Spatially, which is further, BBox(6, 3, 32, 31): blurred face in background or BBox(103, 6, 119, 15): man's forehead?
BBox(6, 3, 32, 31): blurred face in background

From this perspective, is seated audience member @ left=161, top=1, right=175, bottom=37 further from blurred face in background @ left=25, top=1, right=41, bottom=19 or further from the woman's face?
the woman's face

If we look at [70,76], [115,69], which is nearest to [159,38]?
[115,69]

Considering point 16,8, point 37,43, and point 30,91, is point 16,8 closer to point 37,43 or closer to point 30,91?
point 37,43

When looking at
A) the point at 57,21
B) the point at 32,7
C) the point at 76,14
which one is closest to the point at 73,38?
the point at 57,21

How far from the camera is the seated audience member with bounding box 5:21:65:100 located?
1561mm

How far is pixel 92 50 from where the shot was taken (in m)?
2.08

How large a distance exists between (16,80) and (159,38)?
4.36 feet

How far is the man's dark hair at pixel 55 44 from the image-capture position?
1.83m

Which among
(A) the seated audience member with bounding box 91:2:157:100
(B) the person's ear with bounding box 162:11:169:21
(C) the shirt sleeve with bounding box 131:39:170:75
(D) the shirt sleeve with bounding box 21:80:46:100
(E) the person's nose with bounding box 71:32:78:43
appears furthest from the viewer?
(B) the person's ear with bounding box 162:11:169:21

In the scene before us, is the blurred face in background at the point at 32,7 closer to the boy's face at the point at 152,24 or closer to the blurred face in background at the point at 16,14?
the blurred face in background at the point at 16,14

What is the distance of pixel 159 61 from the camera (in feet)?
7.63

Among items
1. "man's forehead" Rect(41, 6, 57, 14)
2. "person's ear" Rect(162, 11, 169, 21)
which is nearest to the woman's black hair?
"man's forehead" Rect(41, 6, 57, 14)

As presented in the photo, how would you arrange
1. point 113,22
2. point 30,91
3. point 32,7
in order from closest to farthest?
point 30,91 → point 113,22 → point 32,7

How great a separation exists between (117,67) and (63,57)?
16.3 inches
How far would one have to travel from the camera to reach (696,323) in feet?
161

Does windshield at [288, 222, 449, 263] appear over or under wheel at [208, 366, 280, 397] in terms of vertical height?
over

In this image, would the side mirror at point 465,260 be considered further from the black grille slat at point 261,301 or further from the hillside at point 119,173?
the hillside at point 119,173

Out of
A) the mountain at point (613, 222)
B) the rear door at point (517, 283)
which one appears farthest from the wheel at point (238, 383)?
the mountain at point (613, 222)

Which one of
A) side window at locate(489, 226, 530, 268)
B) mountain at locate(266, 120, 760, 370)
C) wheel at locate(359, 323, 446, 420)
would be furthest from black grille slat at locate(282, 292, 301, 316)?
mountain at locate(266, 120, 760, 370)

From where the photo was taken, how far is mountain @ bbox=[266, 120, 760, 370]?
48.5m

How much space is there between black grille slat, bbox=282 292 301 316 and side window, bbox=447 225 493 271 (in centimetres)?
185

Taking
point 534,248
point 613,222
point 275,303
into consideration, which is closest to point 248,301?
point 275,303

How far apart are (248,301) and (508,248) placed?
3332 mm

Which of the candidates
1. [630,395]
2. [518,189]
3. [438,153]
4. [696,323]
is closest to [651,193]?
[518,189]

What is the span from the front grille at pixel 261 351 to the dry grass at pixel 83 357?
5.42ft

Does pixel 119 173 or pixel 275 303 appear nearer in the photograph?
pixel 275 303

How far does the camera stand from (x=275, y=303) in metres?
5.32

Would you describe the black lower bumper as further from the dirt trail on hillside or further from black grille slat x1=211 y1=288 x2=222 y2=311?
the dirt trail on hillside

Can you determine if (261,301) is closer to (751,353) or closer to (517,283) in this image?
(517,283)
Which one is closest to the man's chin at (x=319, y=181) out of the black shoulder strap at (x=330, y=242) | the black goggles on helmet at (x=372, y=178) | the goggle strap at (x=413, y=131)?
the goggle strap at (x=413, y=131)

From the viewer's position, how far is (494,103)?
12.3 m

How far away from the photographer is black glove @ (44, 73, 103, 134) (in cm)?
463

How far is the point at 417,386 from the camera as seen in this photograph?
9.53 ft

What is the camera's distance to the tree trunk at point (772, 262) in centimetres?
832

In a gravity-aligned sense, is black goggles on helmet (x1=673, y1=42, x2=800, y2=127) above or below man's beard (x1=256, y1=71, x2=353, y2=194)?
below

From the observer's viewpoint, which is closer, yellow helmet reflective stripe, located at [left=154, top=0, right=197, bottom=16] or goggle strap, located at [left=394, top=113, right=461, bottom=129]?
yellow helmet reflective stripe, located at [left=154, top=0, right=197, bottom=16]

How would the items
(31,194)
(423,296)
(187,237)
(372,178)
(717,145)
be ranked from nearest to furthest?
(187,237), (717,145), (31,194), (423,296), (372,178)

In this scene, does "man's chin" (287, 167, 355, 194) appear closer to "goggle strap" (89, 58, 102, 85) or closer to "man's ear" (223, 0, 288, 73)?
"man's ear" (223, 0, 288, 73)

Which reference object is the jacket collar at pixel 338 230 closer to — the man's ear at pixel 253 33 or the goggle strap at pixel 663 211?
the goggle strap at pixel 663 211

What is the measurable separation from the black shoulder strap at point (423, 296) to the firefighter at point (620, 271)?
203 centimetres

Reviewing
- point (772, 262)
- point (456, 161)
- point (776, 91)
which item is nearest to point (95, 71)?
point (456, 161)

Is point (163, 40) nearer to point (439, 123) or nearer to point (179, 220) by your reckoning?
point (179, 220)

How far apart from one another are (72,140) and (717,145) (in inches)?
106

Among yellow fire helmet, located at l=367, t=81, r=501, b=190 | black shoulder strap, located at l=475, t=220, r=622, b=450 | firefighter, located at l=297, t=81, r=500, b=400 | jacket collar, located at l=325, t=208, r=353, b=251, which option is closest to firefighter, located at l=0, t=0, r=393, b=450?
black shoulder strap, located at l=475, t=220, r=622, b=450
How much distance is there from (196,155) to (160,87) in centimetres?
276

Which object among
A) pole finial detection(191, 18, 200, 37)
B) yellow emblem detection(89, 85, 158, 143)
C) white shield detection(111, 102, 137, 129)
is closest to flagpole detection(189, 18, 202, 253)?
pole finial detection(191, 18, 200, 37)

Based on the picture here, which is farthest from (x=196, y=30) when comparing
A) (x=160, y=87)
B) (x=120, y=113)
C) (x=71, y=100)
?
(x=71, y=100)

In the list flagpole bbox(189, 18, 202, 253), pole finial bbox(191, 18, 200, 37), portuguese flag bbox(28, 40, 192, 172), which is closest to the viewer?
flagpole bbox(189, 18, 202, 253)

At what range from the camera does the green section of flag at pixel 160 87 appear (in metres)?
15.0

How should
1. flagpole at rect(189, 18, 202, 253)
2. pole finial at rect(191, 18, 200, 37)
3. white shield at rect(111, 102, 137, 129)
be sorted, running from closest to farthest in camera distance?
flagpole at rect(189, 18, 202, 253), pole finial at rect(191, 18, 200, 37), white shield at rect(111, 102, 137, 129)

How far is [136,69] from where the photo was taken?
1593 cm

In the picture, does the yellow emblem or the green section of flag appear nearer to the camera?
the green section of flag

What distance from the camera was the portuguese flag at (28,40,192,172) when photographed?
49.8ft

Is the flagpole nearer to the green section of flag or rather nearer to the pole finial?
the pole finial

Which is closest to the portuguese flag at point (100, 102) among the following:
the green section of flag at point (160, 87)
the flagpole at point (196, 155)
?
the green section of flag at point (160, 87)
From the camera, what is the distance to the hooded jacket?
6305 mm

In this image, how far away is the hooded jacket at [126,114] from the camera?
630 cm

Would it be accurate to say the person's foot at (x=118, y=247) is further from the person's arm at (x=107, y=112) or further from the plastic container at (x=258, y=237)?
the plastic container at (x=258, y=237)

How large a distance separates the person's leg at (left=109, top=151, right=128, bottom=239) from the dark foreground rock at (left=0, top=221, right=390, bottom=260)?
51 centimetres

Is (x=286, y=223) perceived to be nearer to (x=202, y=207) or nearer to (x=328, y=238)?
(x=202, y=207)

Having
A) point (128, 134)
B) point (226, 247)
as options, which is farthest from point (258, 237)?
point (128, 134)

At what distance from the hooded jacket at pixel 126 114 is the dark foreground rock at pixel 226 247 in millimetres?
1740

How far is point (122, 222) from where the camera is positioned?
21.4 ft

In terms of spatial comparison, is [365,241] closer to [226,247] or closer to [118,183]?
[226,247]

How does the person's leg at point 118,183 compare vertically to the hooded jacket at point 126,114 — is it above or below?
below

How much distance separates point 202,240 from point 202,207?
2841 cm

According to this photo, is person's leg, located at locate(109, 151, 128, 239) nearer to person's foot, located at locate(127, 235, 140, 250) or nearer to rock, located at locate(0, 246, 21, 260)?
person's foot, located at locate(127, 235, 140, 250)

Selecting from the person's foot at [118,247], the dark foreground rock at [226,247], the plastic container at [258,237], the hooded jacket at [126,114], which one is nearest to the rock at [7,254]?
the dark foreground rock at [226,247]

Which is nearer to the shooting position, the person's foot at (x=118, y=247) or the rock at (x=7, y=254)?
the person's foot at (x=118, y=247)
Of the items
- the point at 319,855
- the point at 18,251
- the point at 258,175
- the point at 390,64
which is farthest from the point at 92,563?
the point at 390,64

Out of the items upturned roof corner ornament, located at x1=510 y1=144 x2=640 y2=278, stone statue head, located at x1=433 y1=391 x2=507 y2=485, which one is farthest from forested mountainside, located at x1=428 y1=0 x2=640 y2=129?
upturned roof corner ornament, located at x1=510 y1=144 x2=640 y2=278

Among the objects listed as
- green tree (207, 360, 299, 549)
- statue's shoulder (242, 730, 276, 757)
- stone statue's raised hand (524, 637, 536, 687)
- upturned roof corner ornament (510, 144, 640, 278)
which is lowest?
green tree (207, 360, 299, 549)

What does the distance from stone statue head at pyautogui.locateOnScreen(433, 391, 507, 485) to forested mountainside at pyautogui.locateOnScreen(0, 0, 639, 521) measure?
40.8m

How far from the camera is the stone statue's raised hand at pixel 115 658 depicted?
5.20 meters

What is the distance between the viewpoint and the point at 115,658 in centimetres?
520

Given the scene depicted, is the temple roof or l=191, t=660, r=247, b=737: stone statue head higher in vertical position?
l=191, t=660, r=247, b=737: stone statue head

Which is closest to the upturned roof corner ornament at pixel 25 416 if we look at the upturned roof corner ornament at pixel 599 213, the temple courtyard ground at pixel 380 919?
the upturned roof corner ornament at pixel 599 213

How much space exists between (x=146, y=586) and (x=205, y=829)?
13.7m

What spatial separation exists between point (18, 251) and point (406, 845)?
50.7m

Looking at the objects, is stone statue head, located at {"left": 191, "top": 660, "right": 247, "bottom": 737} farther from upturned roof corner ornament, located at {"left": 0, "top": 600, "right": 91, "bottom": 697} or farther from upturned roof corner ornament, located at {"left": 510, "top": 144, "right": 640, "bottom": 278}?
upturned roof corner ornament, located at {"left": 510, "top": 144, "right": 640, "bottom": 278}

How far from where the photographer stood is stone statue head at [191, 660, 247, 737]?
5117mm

———

**DO THIS**
Render the stretch of the data from the line containing "Which is closest to the upturned" through the end of the data as a Markdown table with the columns Number and Entry, giving each line its own numbered row and leaving out blank lines.

**RESPONSE TO THIS EXERCISE**
| Number | Entry |
|---|---|
| 1 | Which is closest to the upturned roof corner ornament at pixel 25 416 if we look at the upturned roof corner ornament at pixel 599 213, the temple courtyard ground at pixel 380 919? |
| 2 | the upturned roof corner ornament at pixel 599 213 |
| 3 | How much space exists between (x=146, y=586) and (x=205, y=829)? |
| 4 | 13.7m |
| 5 | What spatial separation exists between point (18, 251) and point (406, 845)? |
| 6 | 50.7m |
| 7 | Looking at the objects, is stone statue head, located at {"left": 191, "top": 660, "right": 247, "bottom": 737} farther from upturned roof corner ornament, located at {"left": 0, "top": 600, "right": 91, "bottom": 697} or farther from upturned roof corner ornament, located at {"left": 510, "top": 144, "right": 640, "bottom": 278}? |
| 8 | upturned roof corner ornament, located at {"left": 510, "top": 144, "right": 640, "bottom": 278} |
| 9 | How far from where the photographer stood is stone statue head at [191, 660, 247, 737]? |
| 10 | 5117mm |